#### [Record list]
'''

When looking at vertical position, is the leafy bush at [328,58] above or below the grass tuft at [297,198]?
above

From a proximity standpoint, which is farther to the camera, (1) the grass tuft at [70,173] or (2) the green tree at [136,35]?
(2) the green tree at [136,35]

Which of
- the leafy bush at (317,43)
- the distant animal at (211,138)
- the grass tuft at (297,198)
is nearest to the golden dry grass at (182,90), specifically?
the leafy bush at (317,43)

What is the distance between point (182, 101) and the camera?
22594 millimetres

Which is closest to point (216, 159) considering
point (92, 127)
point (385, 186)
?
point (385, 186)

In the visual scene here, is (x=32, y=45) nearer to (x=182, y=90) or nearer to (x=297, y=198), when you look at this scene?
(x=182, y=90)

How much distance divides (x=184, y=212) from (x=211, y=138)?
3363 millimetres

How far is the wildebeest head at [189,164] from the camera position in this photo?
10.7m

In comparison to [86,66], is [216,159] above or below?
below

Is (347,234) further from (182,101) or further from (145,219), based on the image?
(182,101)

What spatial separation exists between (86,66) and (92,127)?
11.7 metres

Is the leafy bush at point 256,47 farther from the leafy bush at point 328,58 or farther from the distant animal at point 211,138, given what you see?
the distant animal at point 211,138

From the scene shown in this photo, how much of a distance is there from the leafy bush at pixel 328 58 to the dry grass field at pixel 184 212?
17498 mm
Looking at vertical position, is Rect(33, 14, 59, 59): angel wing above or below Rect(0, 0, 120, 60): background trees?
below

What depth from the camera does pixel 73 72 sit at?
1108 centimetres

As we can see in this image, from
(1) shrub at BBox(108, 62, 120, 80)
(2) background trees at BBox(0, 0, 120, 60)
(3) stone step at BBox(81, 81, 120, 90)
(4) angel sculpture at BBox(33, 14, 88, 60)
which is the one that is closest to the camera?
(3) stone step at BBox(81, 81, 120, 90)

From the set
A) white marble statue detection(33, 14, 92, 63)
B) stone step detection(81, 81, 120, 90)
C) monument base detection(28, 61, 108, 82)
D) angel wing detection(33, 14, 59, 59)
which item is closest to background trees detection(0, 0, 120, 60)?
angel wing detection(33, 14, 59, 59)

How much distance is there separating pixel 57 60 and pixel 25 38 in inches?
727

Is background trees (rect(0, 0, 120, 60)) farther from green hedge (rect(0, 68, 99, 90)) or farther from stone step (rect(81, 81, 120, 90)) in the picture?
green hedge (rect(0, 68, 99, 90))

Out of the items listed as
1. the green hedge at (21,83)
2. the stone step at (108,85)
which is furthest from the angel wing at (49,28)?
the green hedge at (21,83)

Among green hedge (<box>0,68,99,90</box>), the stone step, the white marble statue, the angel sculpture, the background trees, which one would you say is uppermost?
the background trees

'''

#### [What to do]
Repeat the data exactly. Leave nothing out.

#### [Answer to the task]
When looking at vertical position, is the leafy bush at [328,58] above or below the grass tuft at [297,198]?
above

From a proximity standpoint, which is farther to the camera, (1) the grass tuft at [70,173] or (2) the green tree at [136,35]?
(2) the green tree at [136,35]

Which of
- the leafy bush at (317,43)
- the distant animal at (211,138)
- the grass tuft at (297,198)
is nearest to the golden dry grass at (182,90), specifically?
the leafy bush at (317,43)

What is the distance between point (182, 101) and the camera?
22594 millimetres

Which is closest to point (216, 159) considering
point (92, 127)
point (385, 186)
?
point (385, 186)

In the visual scene here, is (x=32, y=45) nearer to (x=182, y=90) or nearer to (x=297, y=198), when you look at this scene?
(x=182, y=90)

How much distance divides (x=184, y=212) from (x=211, y=138)?
3363 millimetres

How far is the wildebeest head at [189,164] from the camera position in this photo?
10.7m

In comparison to [86,66], is [216,159] above or below?
below

Is (347,234) further from (182,101) or further from (145,219), based on the image?
(182,101)

What spatial separation exists between (86,66) and (92,127)?
11.7 metres

Is the leafy bush at point 256,47 farther from the leafy bush at point 328,58 or farther from the distant animal at point 211,138, given what you see?
the distant animal at point 211,138

From the scene shown in this photo, how much of a distance is there from the leafy bush at pixel 328 58 to the dry grass field at pixel 184 212?
17498 mm
Looking at vertical position, is Rect(33, 14, 59, 59): angel wing above or below Rect(0, 0, 120, 60): background trees?
below

What depth from the camera does pixel 73 72 sit at?
1108 centimetres

As we can see in this image, from
(1) shrub at BBox(108, 62, 120, 80)
(2) background trees at BBox(0, 0, 120, 60)
(3) stone step at BBox(81, 81, 120, 90)
(4) angel sculpture at BBox(33, 14, 88, 60)
which is the one that is closest to the camera?
(3) stone step at BBox(81, 81, 120, 90)

From the set
A) white marble statue detection(33, 14, 92, 63)
B) stone step detection(81, 81, 120, 90)
C) monument base detection(28, 61, 108, 82)
D) angel wing detection(33, 14, 59, 59)
which item is closest to background trees detection(0, 0, 120, 60)?
angel wing detection(33, 14, 59, 59)

How much distance is there separating pixel 57 60 and pixel 25 38 in inches?
727

Is background trees (rect(0, 0, 120, 60)) farther from green hedge (rect(0, 68, 99, 90)) or farther from stone step (rect(81, 81, 120, 90)) in the picture?
green hedge (rect(0, 68, 99, 90))

Out of the items listed as
1. the green hedge at (21,83)
2. the stone step at (108,85)
which is furthest from the angel wing at (49,28)?
the green hedge at (21,83)

Among green hedge (<box>0,68,99,90</box>), the stone step, the white marble statue, the angel sculpture, the background trees, which one would you say is uppermost?
the background trees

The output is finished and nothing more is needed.